Sultan of Oman
- Reign: 1786–1792
- Predecessor: Said bin Ahmad
- Successor: Sultan bin Ahmad
- Died: 13 March 1792
- Dynasty: Al Bu Said

= Hamad bin Said =

Sultan of Oman from 1786 to 1792

Hamad bin Said (died 13 March 1792) was ruler of Oman, the third of the Al Bu Said dynasty, ruling the country between 1786 and 1792.

==Rule==

Hamad bin Said was the son of the Imam and Sultan Said bin Ahmad, who succeeded to those positions in 1783 on the death of his father, Ahmad bin Said al-Busaidi.
Said bin Ahmad was increasingly unpopular.
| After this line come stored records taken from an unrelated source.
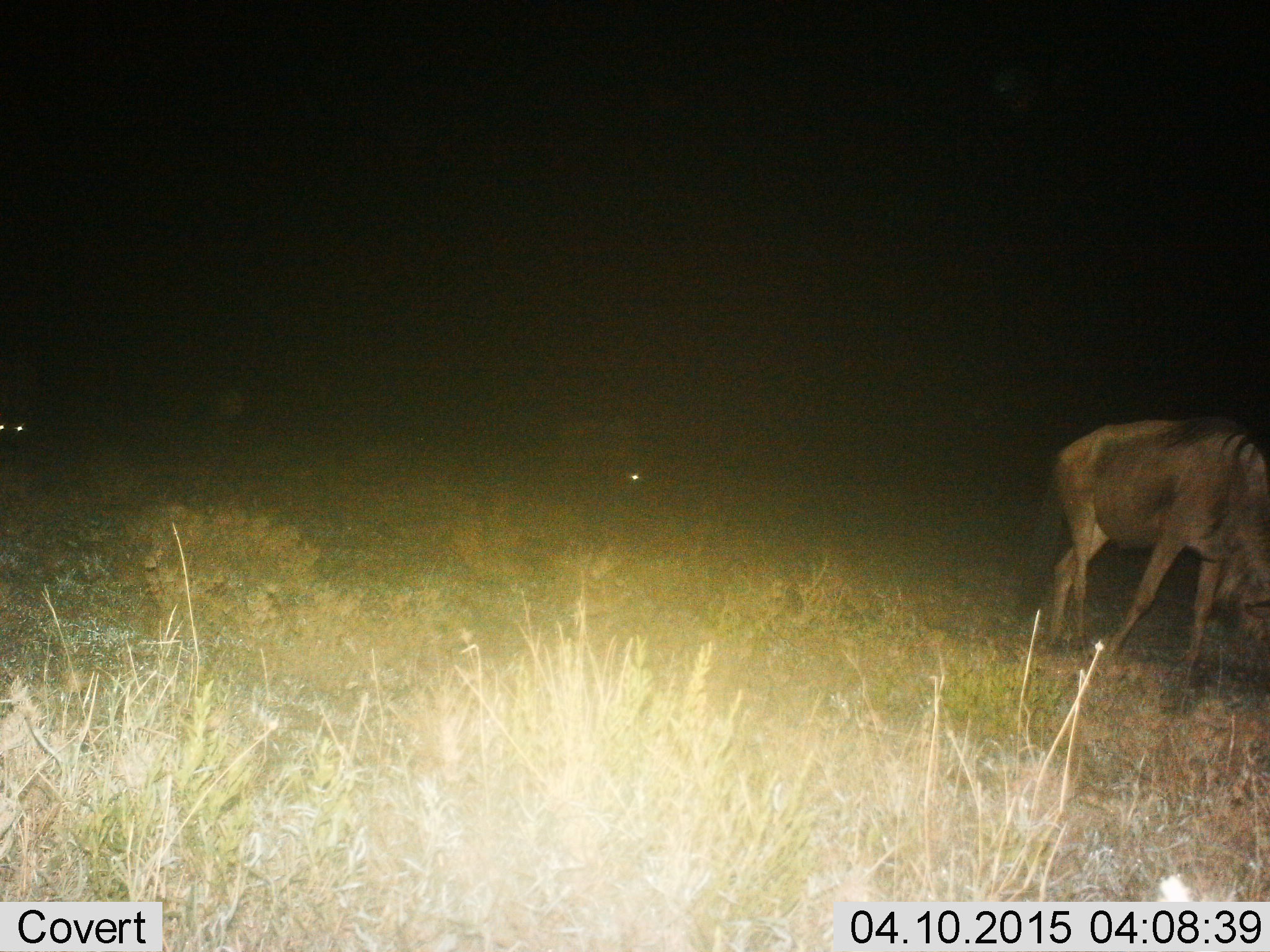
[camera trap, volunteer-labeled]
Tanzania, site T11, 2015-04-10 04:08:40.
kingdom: Animalia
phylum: Chordata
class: Mammalia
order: Artiodactyla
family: Bovidae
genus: Connochaetes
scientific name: Connochaetes taurinus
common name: blue wildebeest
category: wildebeest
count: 3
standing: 30%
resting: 10%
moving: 30%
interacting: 0%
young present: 0%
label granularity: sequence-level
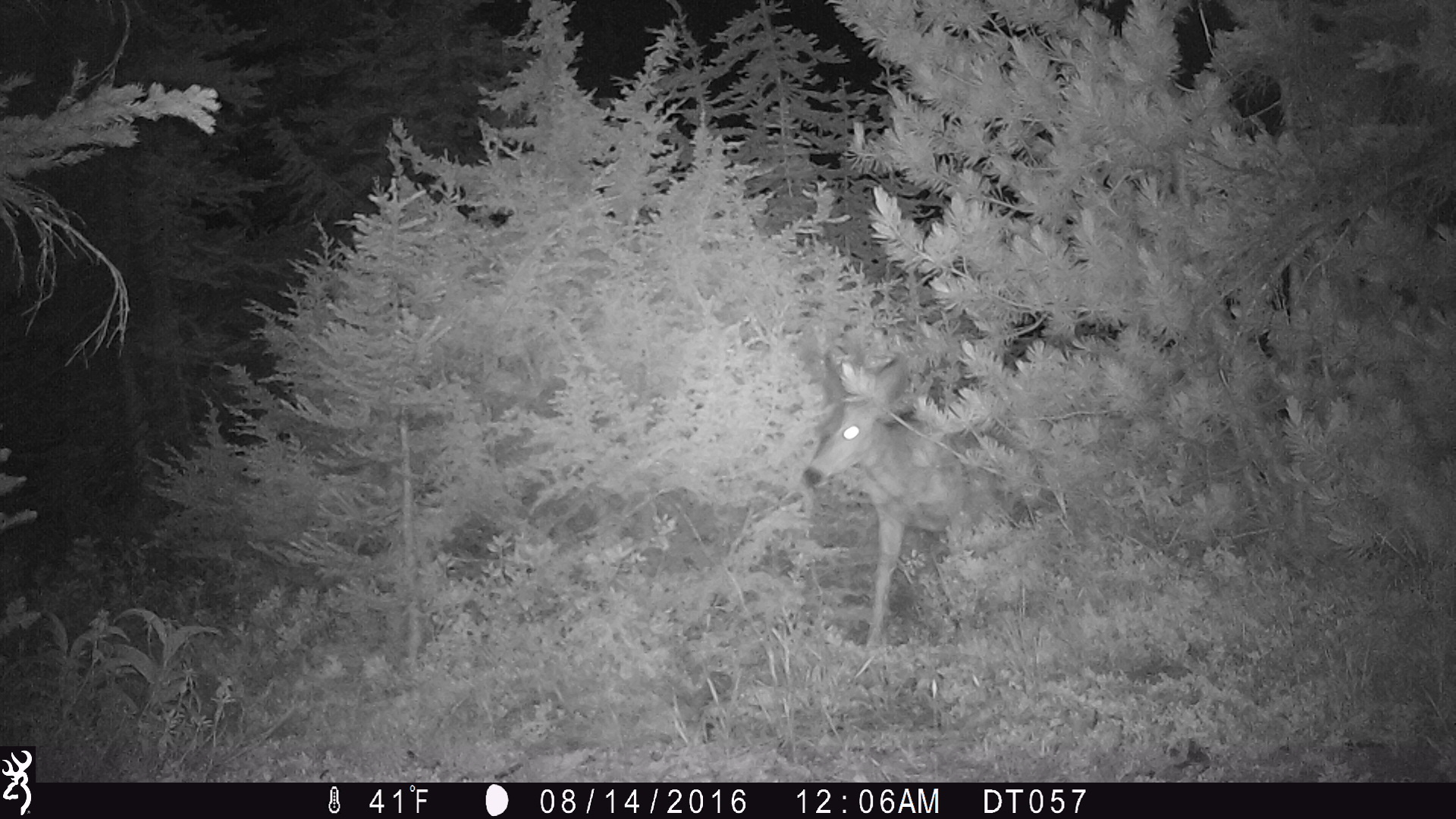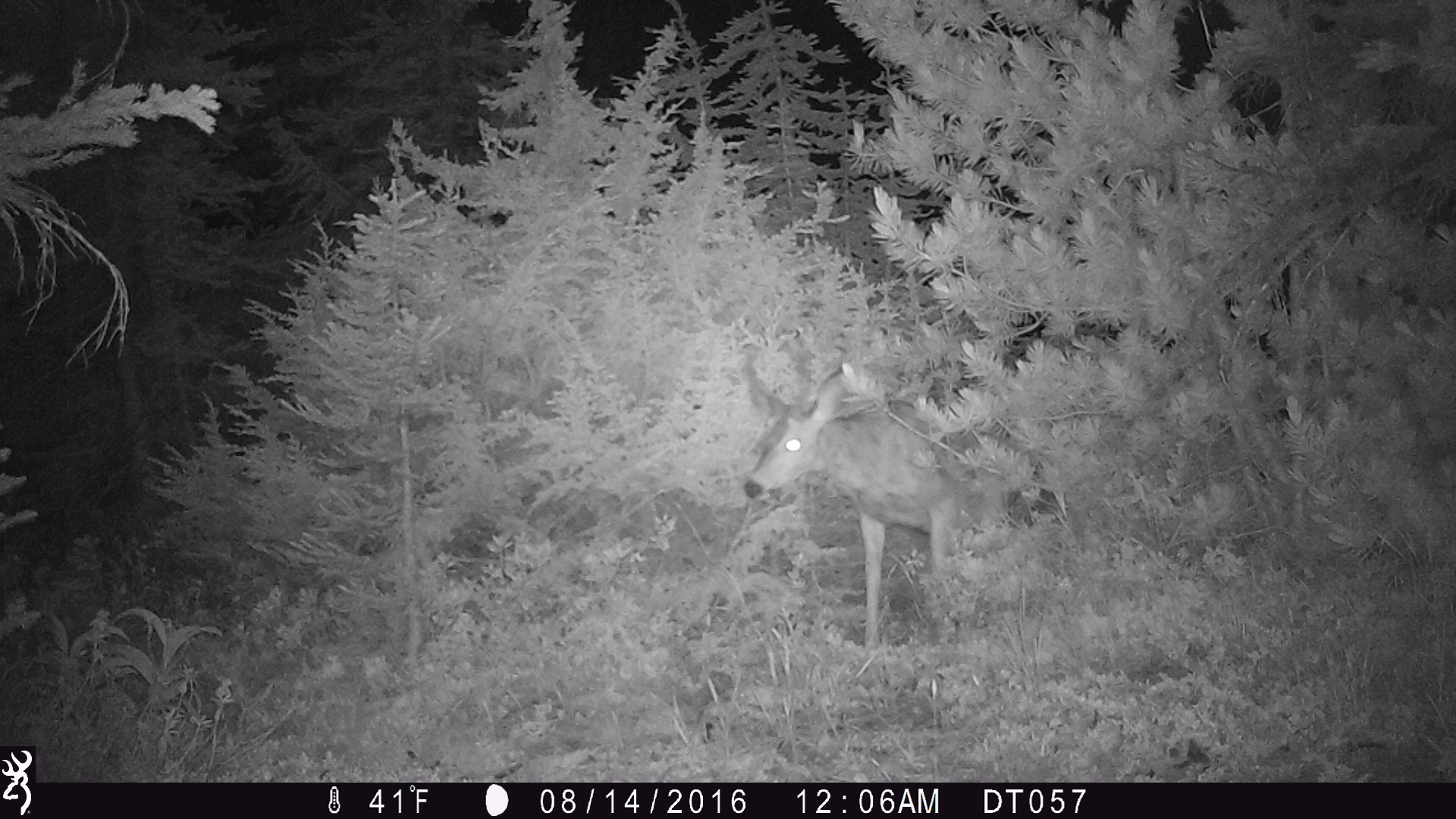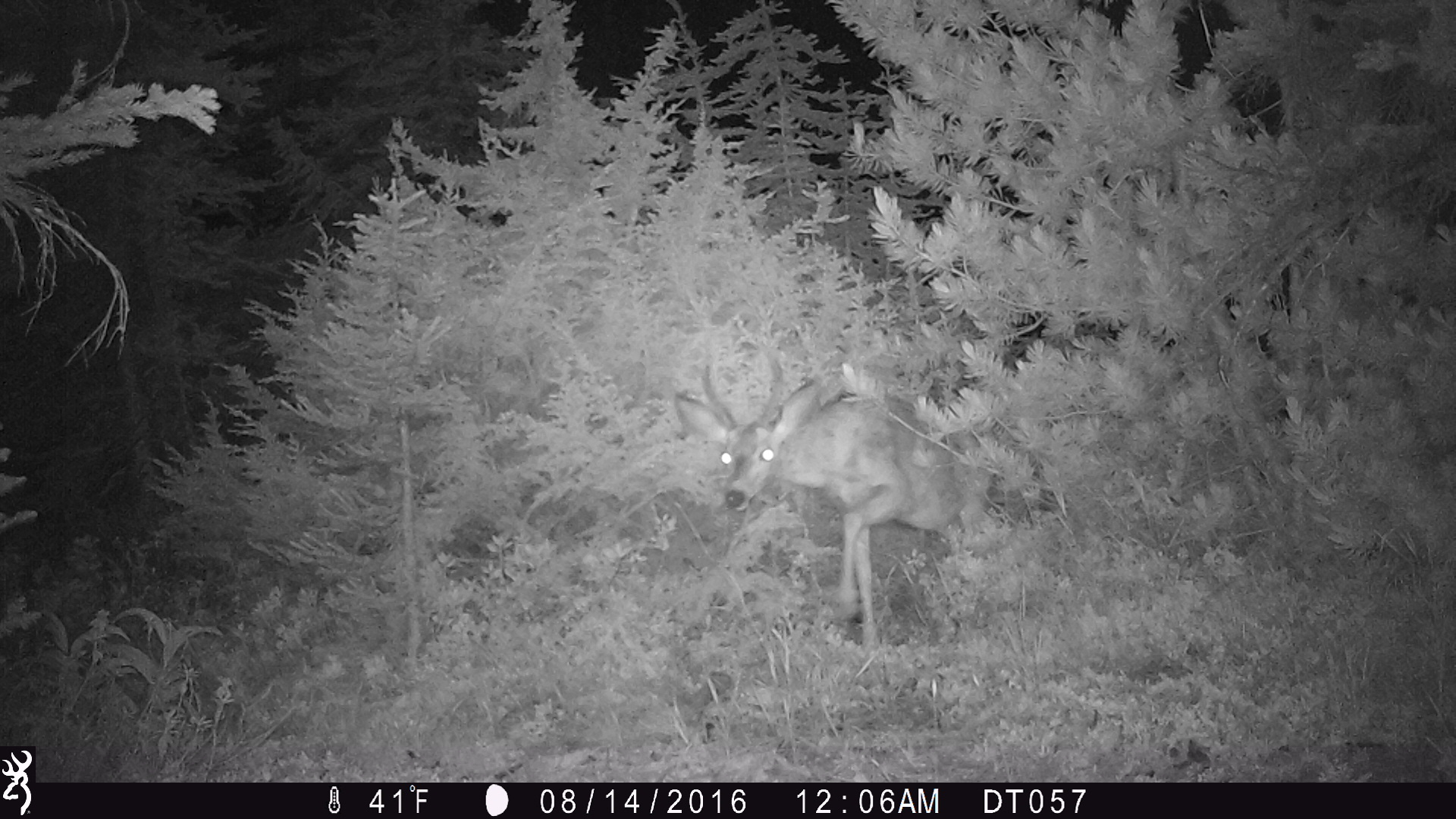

Around the end of 1785 a group of notables elected his brother, Qais bin Ahmad, as Imam.
This revolt soon collapsed.

In 1786 Hamad bin Said managed to get control of Muscat, with its fortress.
One by one the other fortresses in Oman submitted to Hamad.
Said no longer had any temporal power.
Hamad took the title of Sheikh and established his court in Muscat. His father, Said bin Ahmad, remained in Rustaq and retained the title of Imam, but this was purely a symbolic religious title that carried no power. Hamad died of smallpox in 1792. He was succeeded by his uncle, Sultan bin Ahmad.